** begin Extracted data **

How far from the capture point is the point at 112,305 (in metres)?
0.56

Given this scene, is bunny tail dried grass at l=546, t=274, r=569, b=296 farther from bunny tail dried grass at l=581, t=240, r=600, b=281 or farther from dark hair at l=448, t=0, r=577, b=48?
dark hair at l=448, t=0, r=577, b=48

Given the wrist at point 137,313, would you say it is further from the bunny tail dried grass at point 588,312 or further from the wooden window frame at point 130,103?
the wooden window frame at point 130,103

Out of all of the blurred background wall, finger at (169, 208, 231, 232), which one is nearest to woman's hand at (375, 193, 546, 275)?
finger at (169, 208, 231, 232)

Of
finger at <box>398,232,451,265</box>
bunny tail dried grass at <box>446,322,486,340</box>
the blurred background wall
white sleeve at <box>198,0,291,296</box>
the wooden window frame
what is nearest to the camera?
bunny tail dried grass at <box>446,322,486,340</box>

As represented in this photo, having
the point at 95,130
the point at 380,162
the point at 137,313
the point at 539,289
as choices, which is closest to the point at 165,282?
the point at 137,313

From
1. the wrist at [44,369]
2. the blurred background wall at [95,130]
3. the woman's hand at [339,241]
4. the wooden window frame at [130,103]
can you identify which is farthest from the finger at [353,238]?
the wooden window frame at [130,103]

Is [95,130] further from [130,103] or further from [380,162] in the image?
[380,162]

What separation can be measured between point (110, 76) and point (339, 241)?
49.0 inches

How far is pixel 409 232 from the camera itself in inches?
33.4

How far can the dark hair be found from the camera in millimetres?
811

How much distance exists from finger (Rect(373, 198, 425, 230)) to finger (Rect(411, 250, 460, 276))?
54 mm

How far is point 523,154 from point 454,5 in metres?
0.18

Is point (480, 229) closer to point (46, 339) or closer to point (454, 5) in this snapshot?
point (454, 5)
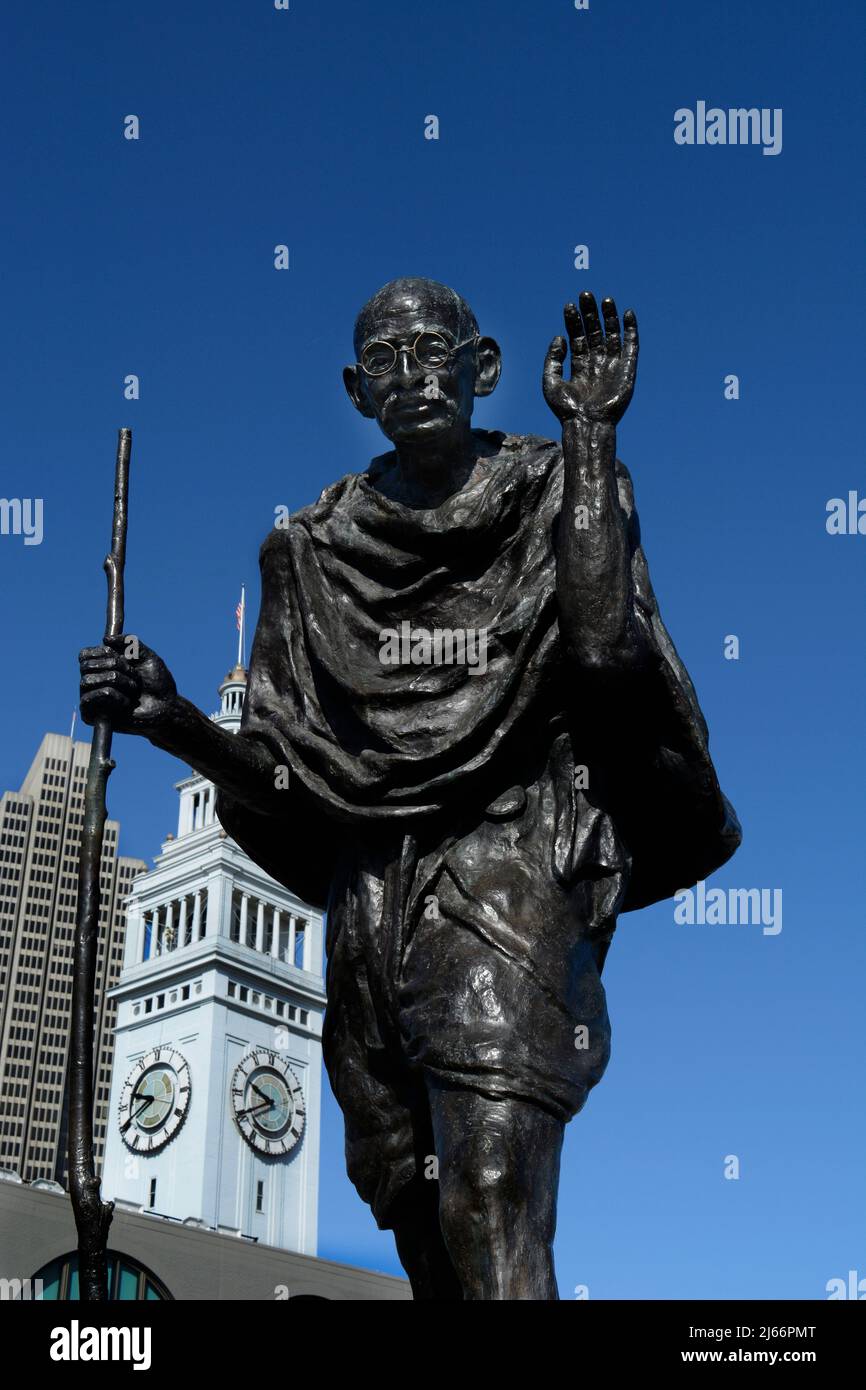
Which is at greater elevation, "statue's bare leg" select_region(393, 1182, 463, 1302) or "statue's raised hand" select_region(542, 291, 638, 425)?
"statue's raised hand" select_region(542, 291, 638, 425)

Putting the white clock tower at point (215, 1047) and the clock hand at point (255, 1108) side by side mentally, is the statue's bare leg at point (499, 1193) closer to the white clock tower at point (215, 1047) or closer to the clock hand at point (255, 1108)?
the white clock tower at point (215, 1047)

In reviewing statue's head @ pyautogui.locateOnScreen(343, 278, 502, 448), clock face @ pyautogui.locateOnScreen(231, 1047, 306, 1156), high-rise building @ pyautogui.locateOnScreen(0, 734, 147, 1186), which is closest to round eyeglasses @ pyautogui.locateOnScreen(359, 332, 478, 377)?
statue's head @ pyautogui.locateOnScreen(343, 278, 502, 448)

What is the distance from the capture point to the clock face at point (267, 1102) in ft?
389

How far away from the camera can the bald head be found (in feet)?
15.6

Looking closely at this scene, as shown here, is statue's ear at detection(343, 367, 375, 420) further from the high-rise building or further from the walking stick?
the high-rise building

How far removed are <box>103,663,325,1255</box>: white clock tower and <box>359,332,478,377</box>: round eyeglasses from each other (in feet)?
360

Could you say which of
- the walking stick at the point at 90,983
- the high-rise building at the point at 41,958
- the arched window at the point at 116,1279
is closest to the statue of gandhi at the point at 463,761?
the walking stick at the point at 90,983

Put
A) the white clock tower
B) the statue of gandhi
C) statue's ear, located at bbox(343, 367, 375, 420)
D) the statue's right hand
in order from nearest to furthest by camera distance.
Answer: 1. the statue of gandhi
2. the statue's right hand
3. statue's ear, located at bbox(343, 367, 375, 420)
4. the white clock tower

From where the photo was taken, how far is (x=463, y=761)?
4.41 meters

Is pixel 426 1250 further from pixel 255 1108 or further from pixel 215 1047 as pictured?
pixel 255 1108

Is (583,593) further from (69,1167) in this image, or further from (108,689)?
(69,1167)

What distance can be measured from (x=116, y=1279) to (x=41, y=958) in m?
89.8

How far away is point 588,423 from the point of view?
14.3ft
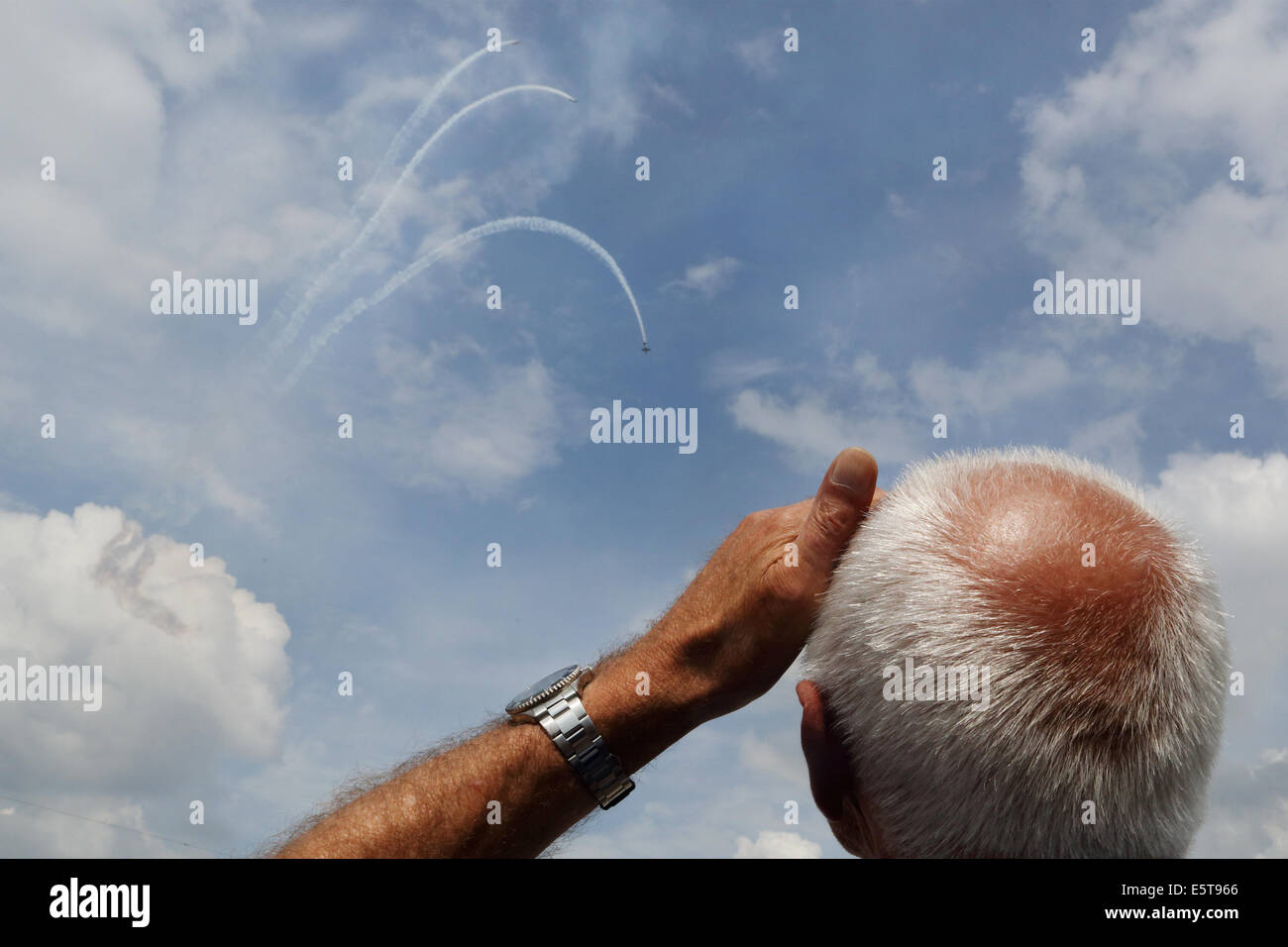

** end Extracted data **

Task to carry out -> Show each line of the entries above that contains the word "wrist".

Expected answer ->
Given the wrist at point 137,313, would you say it is further from the bunny tail dried grass at point 588,312 or further from the wooden window frame at point 130,103?
1. the wrist at [44,369]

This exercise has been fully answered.